» CONSIGNE 1:
D'après le texte sur l'histoire de l'Amiga, lors de quel rassemblement et à quelle date la démo Tech Tech fut-elle créée ?
» CONSIGNE 2:
Reprenez le texte sur l'Amiga et Commodore à l'endroit où il s'arrête, en le poursuivant.

» BLOC DE TEXTE:
○ ○ ○

Jusque-là, les capacités de l'Amiga furent démontrées par des applications, des jeux ainsi que des images et des animations (comme le Juggler en 1986). Mais le 17 novembre 1987, lors du rassemblement Venlo Meeting aux Pays-Bas, une réunion entre utilisateurs informatiques, deux Danois (Søren Grønbech et Julian Lefay) créèrent une démonstration audiovisuelle pour l'Amiga, nommée Tech Tech. Il s'agissait alors de l'une des premières démos, sinon la toute première. Elle incluait notamment des des images provenant du jeu Defender Of The Crown, des lignes défilantes, des graphismes vectoriels, le tout en musique avec des échantillons joués en boucle. Cette démo fit date et lança véritablement sur Amiga ce qu'on appela la scène démo. Søren Grønbech et Julian Lefay utilisèrent par la suite leur talent de programmeur/musicien pour quelques jeux Amiga.

Tech Tech
Tech Tech

Le cercle vertueux est créé

L'Amiga représenta un changement d'orientation pour Commodore, il devint sa priorité. L'entreprise avait découvert la machine tout à fait par accident en 1984 car elle cherchait avant tout à contrer Atari, son pire adversaire. Mais la stratégie de couper la gamme en deux modèles (professionnel/grand public), couplée avec les qualités intrinsèques de la machine, faisait de l'Amiga un succès garanti. Cela redéfinissait ainsi le marché de l'ordinateur familial : des fonctionnalités comme le multitâche et la couleur (qui étaient prétendues de luxe) étaient devenues des standards.

Commodore étendit son programme de parrainage, avec les clubs de football de Chelsea FC (1,25 million de livres sterling), du Bayern de Munich, ainsi qu'un accord similaire avec le Dynamo de Kiev et même la médaillée d'or olympique 1984 Tessa Sanderson. Le chiffre d'affaires global de 1987 atteignit 806 miilions de dollars, soit un peu moins que douze mois auparavant, les profits de l'exercice fiscal de 1987 étaient cette fois positifs, culminant à 28,6 millions de dollars. 80% de ce revenu furent tirés de produits qui n'étaient pas présents chez Commodore il y a deux ans.

○ ○ ○

» DONNÉES SOURCES:
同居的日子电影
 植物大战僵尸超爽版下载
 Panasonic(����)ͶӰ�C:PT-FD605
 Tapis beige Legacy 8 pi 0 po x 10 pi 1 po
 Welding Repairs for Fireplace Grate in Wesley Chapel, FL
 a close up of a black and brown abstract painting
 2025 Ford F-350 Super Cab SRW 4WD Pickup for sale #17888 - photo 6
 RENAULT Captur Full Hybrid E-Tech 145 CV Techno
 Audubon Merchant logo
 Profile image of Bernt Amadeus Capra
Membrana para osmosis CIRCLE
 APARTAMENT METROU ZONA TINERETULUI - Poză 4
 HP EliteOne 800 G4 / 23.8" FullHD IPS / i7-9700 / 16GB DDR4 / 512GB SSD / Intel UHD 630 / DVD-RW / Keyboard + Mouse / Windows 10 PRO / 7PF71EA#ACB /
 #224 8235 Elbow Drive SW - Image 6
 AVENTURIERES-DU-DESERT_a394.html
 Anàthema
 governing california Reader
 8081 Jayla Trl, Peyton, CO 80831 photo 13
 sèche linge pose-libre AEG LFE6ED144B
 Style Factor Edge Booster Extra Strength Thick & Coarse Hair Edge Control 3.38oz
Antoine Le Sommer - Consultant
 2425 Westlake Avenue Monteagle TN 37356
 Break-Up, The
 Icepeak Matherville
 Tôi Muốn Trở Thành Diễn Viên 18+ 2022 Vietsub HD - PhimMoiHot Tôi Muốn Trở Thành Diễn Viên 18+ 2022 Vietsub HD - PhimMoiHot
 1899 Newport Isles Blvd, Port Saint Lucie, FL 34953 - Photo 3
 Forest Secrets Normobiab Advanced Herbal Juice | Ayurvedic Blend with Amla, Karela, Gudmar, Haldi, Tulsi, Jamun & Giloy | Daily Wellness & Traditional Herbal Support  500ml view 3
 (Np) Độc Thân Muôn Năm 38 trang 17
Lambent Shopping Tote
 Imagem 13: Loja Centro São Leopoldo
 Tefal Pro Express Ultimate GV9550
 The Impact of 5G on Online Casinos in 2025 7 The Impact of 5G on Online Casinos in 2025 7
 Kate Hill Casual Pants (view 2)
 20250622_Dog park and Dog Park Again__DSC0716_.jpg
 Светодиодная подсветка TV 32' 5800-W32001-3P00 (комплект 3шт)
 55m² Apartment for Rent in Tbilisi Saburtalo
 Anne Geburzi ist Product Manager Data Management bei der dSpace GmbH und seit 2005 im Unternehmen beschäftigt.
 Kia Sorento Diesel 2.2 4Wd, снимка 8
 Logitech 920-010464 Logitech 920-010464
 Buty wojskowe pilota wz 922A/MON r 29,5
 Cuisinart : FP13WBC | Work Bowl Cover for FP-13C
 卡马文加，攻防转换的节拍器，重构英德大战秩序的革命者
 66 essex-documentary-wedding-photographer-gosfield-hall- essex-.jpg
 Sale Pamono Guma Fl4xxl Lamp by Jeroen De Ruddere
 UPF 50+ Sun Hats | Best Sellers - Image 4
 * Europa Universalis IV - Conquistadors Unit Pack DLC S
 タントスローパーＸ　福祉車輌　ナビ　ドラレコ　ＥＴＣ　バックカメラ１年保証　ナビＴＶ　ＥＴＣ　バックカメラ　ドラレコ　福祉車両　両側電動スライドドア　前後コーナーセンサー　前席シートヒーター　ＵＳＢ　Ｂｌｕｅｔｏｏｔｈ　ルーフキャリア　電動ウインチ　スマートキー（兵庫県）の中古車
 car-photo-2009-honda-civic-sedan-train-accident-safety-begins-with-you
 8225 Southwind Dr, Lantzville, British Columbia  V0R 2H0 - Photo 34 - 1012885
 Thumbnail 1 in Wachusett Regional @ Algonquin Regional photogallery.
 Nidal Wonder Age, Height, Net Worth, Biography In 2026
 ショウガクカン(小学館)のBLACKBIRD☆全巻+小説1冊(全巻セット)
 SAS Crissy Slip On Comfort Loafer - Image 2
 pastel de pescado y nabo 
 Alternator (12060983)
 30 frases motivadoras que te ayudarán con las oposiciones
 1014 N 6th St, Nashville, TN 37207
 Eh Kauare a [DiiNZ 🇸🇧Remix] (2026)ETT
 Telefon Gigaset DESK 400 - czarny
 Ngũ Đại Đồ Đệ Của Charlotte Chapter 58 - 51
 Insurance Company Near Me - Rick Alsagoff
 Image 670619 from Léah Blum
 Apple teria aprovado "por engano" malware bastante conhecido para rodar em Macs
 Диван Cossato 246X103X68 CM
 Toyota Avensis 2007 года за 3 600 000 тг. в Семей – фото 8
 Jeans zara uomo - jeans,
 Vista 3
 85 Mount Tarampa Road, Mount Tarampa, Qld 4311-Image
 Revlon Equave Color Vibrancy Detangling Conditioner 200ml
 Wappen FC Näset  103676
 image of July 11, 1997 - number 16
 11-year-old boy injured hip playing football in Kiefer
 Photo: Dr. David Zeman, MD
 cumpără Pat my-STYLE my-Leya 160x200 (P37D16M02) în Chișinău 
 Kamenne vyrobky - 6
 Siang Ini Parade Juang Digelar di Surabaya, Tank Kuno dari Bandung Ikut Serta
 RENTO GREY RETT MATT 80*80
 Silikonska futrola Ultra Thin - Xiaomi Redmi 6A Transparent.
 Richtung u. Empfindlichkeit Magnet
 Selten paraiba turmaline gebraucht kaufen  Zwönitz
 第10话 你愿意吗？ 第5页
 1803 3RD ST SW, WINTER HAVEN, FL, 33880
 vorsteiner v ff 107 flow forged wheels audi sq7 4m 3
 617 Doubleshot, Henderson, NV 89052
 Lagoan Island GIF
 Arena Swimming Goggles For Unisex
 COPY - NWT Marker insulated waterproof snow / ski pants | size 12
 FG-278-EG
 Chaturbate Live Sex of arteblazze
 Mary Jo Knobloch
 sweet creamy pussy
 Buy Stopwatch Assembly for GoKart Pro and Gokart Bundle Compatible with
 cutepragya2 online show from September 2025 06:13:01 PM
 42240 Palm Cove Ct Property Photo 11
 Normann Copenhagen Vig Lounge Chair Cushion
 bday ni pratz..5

○ ○ ○

» RÉPONSE 1:
Lors du Venlo Meeting, aux Pays-Bas, le 17 novembre 1987.

» RÉPONSE 2:
A présent, plus personne ne se demandait quand est-ce que Commodore et/ou l'Amiga allait disparaître. Les ventes d'Amiga décollaient, que ce soit chez les professionnels ou chez les particuliers. De plus en plus de personnes rejoignirent ce qui était maintenant devenu une communauté : la communauté Amiga. Le succès en devenir du modèle Amiga 500, surtout en matière de jeux, aiguisa l'appétit de l'homme d'affaires américain Robert Kotick. En fin d'année, il essaya de racheter Commodore en association avec un partenaire de fonds spéculatif. Il pensait qu'en prenant l'Amiga 500 et en supprimant le clavier et la souris, il créerait une console de jeux vidéo dédiée qui aurait éclipsé tout ce qui se vendait, même la NES de Nintendo. Mais cette transaction ne se concrétisa jamais, les plans de Robert Kotick ont été contrecarrés par le patron de Commodore, Irving Gould. Commodore souhaitant rester un fabricant d'ordinateurs.